Undisciplined use of `chainTarget`

and `chainTunables`

can have all sorts of
nasty consequences — you can use them to change the stationary distribution
you’re sampling from or invalidate the Markov property — but keeping them
around is useful for implementing some desirable features. Tweaking
`chainTarget`

, for example, allows one to easily implement annealing, which can
be very useful for sampling from annoying multi-modal densities.

Setting everything up like this makes it trivial to mix-and-match transition operators as required — the state and probability monad stack provides everything we need. Deterministic concatenation is implemented as follows, for example:

```
concatT = (>>)
```

and a generalized version of probabilistic concatenation just requires a coin flip:

```
bernoulliT p t0 t1 = do
heads <- lift (MWC.bernoulli p)
if heads then t0 else t1
```

A uniform probabilistic concatenation over two operators, implemented in
`sampleT`

, is then just `bernoulliT 0.5`

.

The difficulty of implementing primitive operators just depends on the operator itself; the surrounding framework is extremely lightweight. Here’s the Metropolis transition, for example (with type signatures omitted to keep the noise down):

```
metropolis radial = do
Chain {..} <- get
proposal <- lift (propose radial chainPosition)
let proposalScore = lTarget chainTarget proposal
acceptProb = whenNaN 0
(exp (min 0 (proposalScore - chainScore)))
accept <- lift (MWC.bernoulli acceptProb)
when accept
(put (Chain chainTarget proposalScore proposal chainTunables))
propose radial = traverse perturb where
perturb m = MWC.normal m radial
```

And the excellent pipes library is used to generate a Markov chain:

```
chain radial = loop where
loop state prng = do
next <- lift
(MWC.sample (execStateT (metropolis radial) state) prng)
yield next
loop next prng
```

The `mcmc`

functions are also implemented using pipes.

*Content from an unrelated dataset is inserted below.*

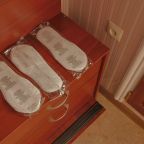 Трехместный (Комната с двуспальной и односпальной кроватями), Гостевой дом Семья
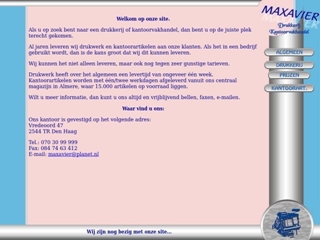 MAXAVIER DRUKKERIJ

Take the first *n*
iterations of a chain and print them to stdout. That simple.

## Future Work

In the near term I plan on updating some old MCMC implementations I have kicking around on Github (flat-mcmc, lazy-langevin, hnuts) and releasing them within this framework. Additionally I’ve got some code for building annealed operators that I want to release — it has been useful in some situations when sampling from things like the Himmelblau density, which has a few disparate clumps of probability that make it tricky to sample from with conventional algorithms.

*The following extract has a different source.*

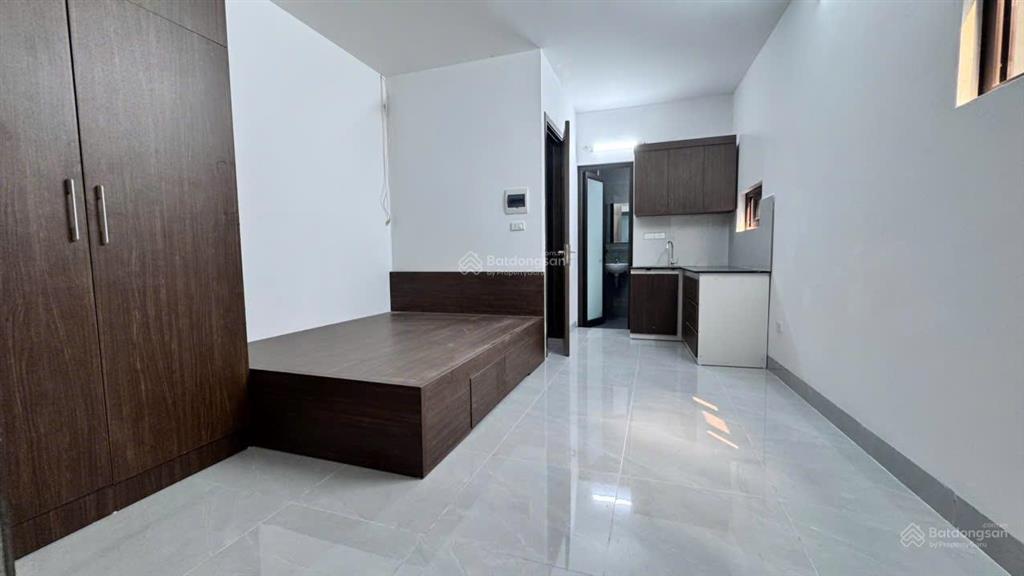 Cho thuê chung cư mini ngõ 198 trần cung. ô tô cách nhà chỉ 20m. diện tích 25m². giá 3.9 triệu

This framework is also useful as an inference backend to languages for working with directed graphical models (think BUGS/Stan). The idea here is that you don’t need to specify your target function (typically a posterior density) explicitly: just describe your model and I’ll give you samples from the posterior distribution. A similar version has been put to use around the BayesHive project.

Longer term — I’ll have to see what’s up in terms of demand. There are performance improvements and straightforward extensions to things like parallel tempering, but I’m growing more interested in ‘online’ methods like particle MCMC and friends that are proving useful for inference in more general probabilistic programs (think those expressible by Church and its ilk).

Let me know if you get any use out of these things, or please file an issue if there’s some particular feature you’d like to see supported.

Thanks to Niffe Hermansson for review and helpful comments.